## Task item
Run through the data and copy out every line that mentions the word "Skriv".
══ Input data ══
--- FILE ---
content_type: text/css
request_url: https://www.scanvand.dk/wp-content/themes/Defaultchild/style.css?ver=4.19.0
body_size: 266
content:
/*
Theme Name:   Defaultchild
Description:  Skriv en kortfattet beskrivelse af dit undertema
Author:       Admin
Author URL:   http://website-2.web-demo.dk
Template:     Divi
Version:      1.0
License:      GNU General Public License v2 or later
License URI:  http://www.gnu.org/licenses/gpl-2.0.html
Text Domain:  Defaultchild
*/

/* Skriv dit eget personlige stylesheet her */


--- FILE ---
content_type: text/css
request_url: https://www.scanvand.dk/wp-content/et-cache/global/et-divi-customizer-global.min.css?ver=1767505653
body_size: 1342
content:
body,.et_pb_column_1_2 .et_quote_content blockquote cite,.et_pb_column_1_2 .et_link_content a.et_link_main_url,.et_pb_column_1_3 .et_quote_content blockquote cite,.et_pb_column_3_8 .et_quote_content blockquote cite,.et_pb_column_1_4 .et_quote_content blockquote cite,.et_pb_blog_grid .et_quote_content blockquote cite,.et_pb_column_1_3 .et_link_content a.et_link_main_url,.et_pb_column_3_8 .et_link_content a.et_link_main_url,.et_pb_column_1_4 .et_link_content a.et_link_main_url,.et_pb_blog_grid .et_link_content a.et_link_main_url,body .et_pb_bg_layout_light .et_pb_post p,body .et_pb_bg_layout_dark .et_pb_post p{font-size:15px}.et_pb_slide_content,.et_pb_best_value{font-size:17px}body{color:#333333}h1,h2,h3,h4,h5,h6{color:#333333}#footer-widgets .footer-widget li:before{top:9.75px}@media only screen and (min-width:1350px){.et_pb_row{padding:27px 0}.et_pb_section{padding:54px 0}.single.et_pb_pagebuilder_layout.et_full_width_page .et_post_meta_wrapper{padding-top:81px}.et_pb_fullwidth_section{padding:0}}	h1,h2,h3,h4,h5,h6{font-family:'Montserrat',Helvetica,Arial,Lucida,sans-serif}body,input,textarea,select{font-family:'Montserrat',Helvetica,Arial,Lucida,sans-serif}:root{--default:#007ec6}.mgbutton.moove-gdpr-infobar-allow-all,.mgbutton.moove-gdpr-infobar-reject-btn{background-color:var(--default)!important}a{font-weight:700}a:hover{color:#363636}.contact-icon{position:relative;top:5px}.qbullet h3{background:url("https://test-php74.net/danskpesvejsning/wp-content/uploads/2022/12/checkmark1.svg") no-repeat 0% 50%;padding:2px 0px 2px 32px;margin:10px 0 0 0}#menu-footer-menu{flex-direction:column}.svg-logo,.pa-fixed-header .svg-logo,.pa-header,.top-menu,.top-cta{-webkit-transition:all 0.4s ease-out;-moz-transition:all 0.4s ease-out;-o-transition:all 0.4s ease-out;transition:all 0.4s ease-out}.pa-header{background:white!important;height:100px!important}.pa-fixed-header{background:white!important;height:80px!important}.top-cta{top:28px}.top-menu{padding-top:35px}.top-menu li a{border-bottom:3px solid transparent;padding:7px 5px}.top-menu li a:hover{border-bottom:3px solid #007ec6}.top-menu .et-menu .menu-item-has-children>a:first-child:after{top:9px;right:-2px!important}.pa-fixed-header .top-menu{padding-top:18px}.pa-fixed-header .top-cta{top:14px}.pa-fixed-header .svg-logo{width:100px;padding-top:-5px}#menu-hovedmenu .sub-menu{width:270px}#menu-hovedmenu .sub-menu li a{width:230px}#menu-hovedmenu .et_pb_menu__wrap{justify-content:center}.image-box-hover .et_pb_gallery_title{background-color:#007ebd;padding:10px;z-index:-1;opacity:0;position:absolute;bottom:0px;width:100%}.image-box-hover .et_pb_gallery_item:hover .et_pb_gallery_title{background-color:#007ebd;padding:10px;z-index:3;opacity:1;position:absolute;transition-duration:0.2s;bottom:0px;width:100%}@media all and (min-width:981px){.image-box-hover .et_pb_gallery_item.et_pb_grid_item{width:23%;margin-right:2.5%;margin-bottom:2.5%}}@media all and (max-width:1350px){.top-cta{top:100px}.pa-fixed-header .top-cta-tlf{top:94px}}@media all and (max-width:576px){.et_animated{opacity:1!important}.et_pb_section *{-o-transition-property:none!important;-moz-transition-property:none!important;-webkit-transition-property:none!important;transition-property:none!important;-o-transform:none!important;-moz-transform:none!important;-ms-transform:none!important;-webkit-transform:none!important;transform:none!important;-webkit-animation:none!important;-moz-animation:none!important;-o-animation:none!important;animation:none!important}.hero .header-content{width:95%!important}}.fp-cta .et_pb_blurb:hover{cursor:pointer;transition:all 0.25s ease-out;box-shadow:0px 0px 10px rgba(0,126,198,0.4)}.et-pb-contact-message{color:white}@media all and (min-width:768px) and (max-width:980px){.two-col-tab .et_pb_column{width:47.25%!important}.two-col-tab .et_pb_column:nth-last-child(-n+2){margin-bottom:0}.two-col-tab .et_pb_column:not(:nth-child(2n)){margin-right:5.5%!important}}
═══
## Written answer
Description:  Skriv en kortfattet beskrivelse af dit undertema
/* Skriv dit eget personlige stylesheet her */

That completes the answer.